Friday, January 3, 2020

I Feel This Way With Bill Knott

A beloved poet is Bill Knott, whose lifelong commitment to dissembling a poetic career and obfuscating any static reader/writer relationship was probably an early harbinger of my own confusion in that regard. I don't think Knott was confused; I mean that his ethic helps me understand the way in which my own ethic is confused.

I read Knott for the first time in high school in I believe 1983. It wasn't on any curriculum but in a poetry anthology that I stole from the school library (yet more evidence of confusion). To this point in my readerly life, "poetry" was whatever teachers assigned (eminently forgettable as it's altogether forgot) and then my mother's college textbooks, which leaned heavily on the Romantics (Browning, Wordsworth, Keats, Shelley) and a volume of Robert Frost that to this day nobody can explain how it ended up on the family shelves.

My ear and intellect were still developing in those days. I understood the Romantics in terms of rhythm and a vague spiritual yearning. Frost was a little more familiar in terms of subject matter. I regarded him - errantly but understandably, given what was available at the time both in terms of library and teachers - as an updated Wordsworth.

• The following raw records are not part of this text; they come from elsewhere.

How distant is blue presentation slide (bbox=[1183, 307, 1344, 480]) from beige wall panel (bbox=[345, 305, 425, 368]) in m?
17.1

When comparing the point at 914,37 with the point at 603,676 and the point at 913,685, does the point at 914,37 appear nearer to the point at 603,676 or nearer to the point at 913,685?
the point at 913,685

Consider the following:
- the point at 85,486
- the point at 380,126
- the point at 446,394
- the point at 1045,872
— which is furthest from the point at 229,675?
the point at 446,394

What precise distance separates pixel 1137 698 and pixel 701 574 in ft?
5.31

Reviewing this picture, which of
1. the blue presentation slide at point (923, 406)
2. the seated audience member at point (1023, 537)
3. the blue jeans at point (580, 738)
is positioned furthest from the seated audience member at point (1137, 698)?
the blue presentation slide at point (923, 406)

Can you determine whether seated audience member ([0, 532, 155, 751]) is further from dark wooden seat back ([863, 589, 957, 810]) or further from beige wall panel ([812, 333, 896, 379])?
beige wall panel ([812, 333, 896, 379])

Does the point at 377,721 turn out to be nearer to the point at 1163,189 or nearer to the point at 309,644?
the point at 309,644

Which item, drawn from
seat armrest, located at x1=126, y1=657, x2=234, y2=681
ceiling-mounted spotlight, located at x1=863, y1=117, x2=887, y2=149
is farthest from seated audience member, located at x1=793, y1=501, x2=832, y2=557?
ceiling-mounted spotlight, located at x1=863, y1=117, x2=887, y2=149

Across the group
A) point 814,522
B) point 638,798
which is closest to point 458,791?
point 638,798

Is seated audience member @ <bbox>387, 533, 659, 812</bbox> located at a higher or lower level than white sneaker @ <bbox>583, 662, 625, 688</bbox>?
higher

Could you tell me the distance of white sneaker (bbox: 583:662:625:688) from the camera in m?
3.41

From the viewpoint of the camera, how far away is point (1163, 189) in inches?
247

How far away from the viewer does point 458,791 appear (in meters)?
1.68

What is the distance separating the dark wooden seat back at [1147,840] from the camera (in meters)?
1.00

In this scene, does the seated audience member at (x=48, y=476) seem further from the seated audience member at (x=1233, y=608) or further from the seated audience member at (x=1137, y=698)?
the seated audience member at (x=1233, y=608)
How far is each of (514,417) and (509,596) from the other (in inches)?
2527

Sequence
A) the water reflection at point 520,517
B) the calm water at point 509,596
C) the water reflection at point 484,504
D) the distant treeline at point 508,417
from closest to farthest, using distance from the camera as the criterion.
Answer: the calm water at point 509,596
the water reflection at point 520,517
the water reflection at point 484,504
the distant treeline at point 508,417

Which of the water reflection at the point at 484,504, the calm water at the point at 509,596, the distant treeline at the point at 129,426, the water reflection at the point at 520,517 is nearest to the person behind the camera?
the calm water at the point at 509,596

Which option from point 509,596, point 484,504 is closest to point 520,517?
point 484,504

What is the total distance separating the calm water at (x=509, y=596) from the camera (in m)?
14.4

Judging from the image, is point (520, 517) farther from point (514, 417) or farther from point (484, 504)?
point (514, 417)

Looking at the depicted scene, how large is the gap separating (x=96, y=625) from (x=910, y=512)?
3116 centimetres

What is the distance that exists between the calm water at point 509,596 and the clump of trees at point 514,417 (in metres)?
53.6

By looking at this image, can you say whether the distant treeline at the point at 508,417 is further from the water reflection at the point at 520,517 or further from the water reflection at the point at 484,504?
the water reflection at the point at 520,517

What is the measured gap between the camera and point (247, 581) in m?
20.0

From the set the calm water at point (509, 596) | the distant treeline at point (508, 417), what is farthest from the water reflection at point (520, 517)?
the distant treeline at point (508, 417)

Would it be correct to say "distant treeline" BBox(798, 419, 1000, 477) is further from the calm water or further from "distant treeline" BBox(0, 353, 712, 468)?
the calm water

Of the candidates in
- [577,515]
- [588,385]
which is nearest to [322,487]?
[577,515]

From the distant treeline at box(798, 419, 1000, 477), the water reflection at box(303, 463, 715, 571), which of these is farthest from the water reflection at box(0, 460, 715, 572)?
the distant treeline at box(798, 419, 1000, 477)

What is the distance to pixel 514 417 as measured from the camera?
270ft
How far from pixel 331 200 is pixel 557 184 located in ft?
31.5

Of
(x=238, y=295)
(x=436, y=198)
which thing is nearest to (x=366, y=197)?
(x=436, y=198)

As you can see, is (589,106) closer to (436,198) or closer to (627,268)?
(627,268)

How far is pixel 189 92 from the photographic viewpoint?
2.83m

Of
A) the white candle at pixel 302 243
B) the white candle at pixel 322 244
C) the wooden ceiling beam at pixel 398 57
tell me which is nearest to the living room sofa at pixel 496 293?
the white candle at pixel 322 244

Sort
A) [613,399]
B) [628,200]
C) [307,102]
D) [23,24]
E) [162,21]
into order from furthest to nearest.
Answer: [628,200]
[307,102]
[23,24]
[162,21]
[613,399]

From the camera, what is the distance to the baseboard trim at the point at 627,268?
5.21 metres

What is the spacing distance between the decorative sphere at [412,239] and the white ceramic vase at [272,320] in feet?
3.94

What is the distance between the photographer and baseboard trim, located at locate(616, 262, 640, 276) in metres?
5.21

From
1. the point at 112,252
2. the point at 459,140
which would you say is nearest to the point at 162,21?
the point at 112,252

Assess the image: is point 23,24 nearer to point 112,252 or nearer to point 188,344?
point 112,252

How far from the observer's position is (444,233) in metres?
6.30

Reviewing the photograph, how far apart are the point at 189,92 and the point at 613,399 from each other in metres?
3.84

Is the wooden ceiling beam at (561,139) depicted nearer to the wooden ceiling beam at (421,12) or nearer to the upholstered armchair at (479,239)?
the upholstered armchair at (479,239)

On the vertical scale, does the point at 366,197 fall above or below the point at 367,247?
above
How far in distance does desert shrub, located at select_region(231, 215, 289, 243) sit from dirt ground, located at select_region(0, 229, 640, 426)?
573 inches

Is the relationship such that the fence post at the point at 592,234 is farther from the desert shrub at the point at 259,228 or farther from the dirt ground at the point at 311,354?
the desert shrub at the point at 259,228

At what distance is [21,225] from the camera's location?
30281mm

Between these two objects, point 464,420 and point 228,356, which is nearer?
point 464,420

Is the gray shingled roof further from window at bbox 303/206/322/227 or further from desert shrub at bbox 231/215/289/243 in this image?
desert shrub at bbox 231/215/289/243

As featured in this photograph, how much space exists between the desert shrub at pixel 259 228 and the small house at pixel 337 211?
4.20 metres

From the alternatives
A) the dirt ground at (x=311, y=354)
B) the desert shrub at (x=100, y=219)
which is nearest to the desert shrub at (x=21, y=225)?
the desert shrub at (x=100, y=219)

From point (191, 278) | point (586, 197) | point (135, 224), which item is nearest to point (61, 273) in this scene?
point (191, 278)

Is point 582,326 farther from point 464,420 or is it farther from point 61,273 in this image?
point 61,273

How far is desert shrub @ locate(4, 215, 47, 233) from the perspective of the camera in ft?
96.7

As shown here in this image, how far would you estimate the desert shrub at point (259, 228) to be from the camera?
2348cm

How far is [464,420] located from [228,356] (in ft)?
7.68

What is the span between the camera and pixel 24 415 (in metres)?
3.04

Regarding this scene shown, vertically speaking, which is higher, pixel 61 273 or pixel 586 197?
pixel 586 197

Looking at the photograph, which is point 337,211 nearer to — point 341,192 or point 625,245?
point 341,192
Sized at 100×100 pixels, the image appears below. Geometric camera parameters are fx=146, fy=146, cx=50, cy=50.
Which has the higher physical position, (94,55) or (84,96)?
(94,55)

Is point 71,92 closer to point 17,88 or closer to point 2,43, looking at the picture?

But basically, at that stage of my life, I tended to correlate poetry to song lyrics, music being the art form that most appealed to me. It was an odd juxtaposition given that I was listening mainly to AC/DC. But Paul Simon and John Denver were dimly in my ken, so there was a sense - however nascent - that lyrics could be more complex than "Goin' down/party time/my friends are gonna be there too/I'm on the Highway to Hell."

Knott's little poem "Goodbye" blew my mind because it attained a high degree of emotional intensity and clarity without music. I felt it. And, critically, I could imagine creating it.

If you are still alive when you read this,
close your eyes. I am
under their lids, growing black.

It is still a fine poem, characteristic of lots of his work: dark, condensed, relational, not unfunny . . .

Over the years I have come to understand that poem as a sort of awakening moment - because it stood to me as an example of what was possible in a very explicit and personal sense. It was generative, in ways that nothing else had been (and little would be again). This is what can be done with language. This is what I will do with language.

Even now when I read it I can feel the rush of creativity and openness. A life opened up for me and without knowing it, I stepped in and was carried away.

To that point, most of my writing had been song lyrics alongside clumsy attempts at music. I was then - and remain - a relatively inept musician, despite how much I love it and still play and practice. But after Knott's poem, I began to write poetry - typing it up, adding images, sharing it with friends (usually girls I wanted to impress but not only).

Earlier this year I destroyed all my journals from the years 1980 to about 1999. Lugging them around was exhausting, and it had been a long time since I'd bothered reading them. I culled the poems and songs worth keeping, and let the more diaryesque entries burn. It was a fine and liberating exercise.

In the process, I came across the poetry "books" I made in high school - typed texts with a lot of drawings and photographs - and opted not to destroy them. I don't think they're of interest to anyone besides me, and maybe the kids some day, depending on how their sense of paternal influence in their own art plays out, but it did feel like a matter of honor. I felt tremendous respect for the kid who'd worked so hard, frequently in secret, discerning ways forward without any real adult support or encouragement. We don't owe the world our creations, but we do owe our creations our gratitude. What I learned in those early years saved me in the hard and violent years of my early twenties. If nothing else - and it may well be nothing else - poetry is a lifeline, a nontrivial one.

Rereading those old poems reminded me again of Bill Knott. I do think about him from time to time, always with a sense of deep love and respect. I never met him and on this side of the bourn never will. But my debt is large. He was deeply committed to art, at the expense of career, comfort and attention (as I understand it), and I have no idea what price he paid for that. Lord knows it isn't easy. He is not a brother exactly, nor a father, but more in the nature of a beloved but mysterious uncle - a black sheep nobody in the family will talk about and only after he's gone do you realize how much you're like him.

When my Dad died, for a year or so I was plagued by questions that only he could have answered. This is natural and not a crisis. But it is a hard space to navigate; in a sense, we have to grow up and accept that there are things we are not going to know. There are gaps in the narrative that are going to remain gaps.

I feel this way with Bill Knott - a sense of sadness, a sense of loss, all of it leavened with the awkward grace and thankfulness that seems to ever attend my being a poet. So gassho to my long-gone uncle, and gassho to the anonymous dead everywhere, whose work sustains my work, and gassho to the ones coming after, whose absence reminds me of my duty, allow me to write writing, day after day after day.